Work instructions » Extend the text on judging fluid volume status from its last sentence onward.

Excerpt Start Marker

Clinical Assessment Of Volume Status

Volume Loss

Volume loss can often be suspected from the history. Poor oral intake or history of vomiting, diarrhea, poorly controlled diabetes, renal disease, or adrenal disease are suggestive. With moderate volume loss, there may be postural hypotension and possibly a resting tachycardia. There may be narrowing of the pulse pressure. Jugular venous pressure will be difficult to appreciate clinically (assuming no right heart disease). Patients with moderate to severe volume loss may be weak and often have altered sensorium. They may be hypotensive even when recumbent. Mucous membranes will be dry, tissue turgor decreased, and eyes sunken (usually a finding in the pediatric population, along with sunken fontanelles). Oliguria is frequently in accompaniment. Volume loss may be sufficient to induce shock.

Laboratory findings include hemoconcentration (interpretable only if baseline values are known) and, usually, increased creatinine and urea nitrogen levels. In an acute setting, the ratio of urea nitrogen to creatinine will be 20:1 or even greater. Serum [Na +], as explained, in and of itself, reveals nothing about volume status. If the volume loss is extrarenal, then urine [Na+] will be less than 10 meq/L.

Treatment depends on the underlying disorder, but the cornerstone is volume repletion. Treatment is detailed elsewhere in this chapter and, for shock states, in the relevant chapters in this volume.

Volume Overload

Volume overload is most often encountered in disease states where excretion of free water is impaired. Most of these conditions are related to renal disease, diseases that impair blood flow to the kidneys (resulting in Na + retention), diseases that diminish intravascular osmolality (liver failure and low-protein states), or diseases that cause undesirable Na+ retention by various mechanisms. Decreased intravascular osmolality results in a functional intravascular contraction, with expanded interstitial and cellular volume. These are discussed elsewhere in this chapter.

Excerpt End Marker
Given information Start Marker

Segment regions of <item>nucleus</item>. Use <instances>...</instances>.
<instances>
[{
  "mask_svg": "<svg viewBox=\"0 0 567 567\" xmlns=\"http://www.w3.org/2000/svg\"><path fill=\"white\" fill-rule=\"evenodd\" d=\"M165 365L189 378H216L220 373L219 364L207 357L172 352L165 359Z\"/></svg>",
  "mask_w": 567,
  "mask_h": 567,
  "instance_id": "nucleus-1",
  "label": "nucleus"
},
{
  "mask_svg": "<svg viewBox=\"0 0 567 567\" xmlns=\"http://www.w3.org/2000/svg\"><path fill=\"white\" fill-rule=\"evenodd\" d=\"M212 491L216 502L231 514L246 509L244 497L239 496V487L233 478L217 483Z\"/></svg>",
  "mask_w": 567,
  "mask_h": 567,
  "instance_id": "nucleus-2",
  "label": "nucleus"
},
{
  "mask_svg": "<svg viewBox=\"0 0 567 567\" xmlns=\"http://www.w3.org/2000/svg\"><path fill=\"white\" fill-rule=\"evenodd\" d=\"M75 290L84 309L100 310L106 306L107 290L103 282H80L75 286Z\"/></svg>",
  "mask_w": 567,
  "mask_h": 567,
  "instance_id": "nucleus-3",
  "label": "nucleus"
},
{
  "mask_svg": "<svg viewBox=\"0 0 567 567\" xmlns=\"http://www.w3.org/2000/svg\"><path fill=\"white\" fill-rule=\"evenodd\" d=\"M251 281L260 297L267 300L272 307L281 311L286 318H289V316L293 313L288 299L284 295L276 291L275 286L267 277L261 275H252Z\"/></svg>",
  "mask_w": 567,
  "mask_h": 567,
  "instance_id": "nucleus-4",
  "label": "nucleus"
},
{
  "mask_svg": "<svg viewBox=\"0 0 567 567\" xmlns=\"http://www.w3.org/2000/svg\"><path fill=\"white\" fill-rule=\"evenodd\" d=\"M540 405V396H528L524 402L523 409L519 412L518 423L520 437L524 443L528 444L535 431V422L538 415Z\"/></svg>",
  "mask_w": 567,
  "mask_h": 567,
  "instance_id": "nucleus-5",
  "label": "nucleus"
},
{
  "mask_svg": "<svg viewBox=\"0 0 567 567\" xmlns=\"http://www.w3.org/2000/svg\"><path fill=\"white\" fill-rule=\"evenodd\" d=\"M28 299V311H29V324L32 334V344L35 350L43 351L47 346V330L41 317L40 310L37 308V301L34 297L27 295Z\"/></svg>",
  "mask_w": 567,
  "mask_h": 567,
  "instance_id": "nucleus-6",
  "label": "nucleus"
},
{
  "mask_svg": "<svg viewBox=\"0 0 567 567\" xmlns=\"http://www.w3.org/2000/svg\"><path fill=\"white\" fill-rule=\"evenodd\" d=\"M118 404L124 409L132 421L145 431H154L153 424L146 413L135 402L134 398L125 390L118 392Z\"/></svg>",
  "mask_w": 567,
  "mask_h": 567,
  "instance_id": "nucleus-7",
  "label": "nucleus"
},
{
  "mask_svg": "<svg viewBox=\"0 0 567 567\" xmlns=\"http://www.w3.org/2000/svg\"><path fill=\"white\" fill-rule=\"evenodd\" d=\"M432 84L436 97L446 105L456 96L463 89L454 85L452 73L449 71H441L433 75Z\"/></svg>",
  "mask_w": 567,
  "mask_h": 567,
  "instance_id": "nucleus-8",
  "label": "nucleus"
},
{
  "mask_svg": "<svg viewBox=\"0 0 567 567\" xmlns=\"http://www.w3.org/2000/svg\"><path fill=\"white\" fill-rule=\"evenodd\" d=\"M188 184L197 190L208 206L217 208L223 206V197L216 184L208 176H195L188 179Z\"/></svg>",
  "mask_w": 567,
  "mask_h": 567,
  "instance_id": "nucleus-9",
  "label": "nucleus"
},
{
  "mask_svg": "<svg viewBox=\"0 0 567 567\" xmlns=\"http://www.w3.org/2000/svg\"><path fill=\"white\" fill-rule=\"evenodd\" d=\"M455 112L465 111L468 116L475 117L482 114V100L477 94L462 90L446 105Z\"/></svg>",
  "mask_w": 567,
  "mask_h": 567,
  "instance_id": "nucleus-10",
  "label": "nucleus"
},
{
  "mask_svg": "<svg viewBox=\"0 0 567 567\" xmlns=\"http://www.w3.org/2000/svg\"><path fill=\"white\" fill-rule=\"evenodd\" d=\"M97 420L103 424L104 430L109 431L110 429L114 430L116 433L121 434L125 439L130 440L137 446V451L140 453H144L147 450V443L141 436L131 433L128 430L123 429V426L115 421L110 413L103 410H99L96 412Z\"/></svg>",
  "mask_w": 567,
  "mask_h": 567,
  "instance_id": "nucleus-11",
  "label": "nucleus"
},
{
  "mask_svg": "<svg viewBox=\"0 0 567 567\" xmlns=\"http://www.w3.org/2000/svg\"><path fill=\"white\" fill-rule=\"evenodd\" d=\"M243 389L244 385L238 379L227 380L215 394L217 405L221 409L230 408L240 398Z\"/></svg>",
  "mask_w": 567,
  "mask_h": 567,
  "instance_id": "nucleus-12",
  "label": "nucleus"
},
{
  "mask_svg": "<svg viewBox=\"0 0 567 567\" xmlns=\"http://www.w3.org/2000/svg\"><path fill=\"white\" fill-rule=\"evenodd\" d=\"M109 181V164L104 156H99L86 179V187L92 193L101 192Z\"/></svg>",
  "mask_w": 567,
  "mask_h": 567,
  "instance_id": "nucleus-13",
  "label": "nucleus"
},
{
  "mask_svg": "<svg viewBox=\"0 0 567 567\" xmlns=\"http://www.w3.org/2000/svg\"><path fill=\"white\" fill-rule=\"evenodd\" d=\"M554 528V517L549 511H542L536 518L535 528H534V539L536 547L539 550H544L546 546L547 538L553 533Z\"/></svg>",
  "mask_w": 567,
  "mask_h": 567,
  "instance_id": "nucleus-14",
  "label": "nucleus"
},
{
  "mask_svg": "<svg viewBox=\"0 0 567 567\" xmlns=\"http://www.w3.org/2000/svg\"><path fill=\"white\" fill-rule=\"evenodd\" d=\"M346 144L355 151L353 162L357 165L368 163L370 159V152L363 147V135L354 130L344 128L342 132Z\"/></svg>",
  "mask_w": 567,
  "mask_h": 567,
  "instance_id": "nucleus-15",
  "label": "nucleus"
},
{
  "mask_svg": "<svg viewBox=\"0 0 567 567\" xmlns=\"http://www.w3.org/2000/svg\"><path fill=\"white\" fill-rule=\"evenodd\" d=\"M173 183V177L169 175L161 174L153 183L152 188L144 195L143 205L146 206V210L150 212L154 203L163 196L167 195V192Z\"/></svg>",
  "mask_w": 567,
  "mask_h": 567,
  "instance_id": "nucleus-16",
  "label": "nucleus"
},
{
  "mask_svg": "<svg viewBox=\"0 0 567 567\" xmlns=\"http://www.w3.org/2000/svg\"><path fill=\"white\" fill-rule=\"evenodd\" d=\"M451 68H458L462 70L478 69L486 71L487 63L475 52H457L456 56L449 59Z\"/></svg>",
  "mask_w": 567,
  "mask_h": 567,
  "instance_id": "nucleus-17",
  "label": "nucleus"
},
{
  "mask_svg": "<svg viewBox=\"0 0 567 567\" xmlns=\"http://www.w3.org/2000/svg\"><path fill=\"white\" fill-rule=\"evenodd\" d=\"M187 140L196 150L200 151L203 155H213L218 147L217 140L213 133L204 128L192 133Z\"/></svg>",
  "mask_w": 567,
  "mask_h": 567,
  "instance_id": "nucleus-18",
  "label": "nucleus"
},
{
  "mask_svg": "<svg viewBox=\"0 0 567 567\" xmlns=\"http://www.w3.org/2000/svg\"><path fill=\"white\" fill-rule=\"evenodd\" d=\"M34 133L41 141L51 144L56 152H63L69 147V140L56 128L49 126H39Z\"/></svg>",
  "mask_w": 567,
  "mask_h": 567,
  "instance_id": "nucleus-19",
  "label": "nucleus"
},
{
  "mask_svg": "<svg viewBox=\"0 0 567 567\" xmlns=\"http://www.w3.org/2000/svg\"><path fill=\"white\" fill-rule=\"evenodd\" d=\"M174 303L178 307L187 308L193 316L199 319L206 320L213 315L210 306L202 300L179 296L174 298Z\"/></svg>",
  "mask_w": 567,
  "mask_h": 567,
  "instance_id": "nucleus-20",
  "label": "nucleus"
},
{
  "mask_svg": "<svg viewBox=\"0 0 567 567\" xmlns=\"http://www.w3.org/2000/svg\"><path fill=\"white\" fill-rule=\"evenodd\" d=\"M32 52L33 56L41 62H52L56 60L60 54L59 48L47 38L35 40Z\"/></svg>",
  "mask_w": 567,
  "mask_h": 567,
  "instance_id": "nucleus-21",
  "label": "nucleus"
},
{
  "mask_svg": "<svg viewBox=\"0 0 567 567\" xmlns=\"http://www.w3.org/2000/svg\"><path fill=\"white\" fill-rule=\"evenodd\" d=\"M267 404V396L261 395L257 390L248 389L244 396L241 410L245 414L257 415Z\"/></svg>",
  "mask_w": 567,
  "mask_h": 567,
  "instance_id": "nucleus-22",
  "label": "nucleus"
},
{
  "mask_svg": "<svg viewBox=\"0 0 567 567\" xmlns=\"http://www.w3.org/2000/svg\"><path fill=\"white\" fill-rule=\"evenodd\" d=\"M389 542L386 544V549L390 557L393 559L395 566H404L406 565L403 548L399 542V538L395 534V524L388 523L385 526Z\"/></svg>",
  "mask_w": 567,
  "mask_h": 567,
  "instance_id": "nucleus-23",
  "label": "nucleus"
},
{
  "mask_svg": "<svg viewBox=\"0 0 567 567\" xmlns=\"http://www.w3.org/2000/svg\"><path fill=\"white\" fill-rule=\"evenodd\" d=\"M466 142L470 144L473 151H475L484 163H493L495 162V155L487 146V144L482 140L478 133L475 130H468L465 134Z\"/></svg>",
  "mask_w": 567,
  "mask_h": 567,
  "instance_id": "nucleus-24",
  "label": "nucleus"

Given information End Marker

Result of this task »
Volume overload clinically manifests as edema, whether peripheral or central (e.g., pulmonary). Early findings are weight gain, resting tachycardia, and peripheral edema. Jugular venous pressure is elevated. If severe, volume overload eventually results in severe right heart failure with resultant anasarca and ascites, and ultimately severe left heart failure, with pulmonary edema and pump failure manifesting as hypotension. Unfortunately, the contracted intervascular volume from hypotension causes the kidney to conserve Na+, exacerbating the problem.

Specific treatments are discussed in this chapter and elsewhere in this volume. ELECTROLYTES

Electrolyte abnormalities are often challenging to diagnose and treat. Overall, each disorder can be assessed with the same general approach. Increased concentration (hyper-) is a result of (1) excess total body amount, (2) shift among compartments, and (3) a relative fluid loss. Decreased concentrations (hypo-) are a result of (1) depleted total body amount, (2) shift among compartments, and (3) relative fluid gain.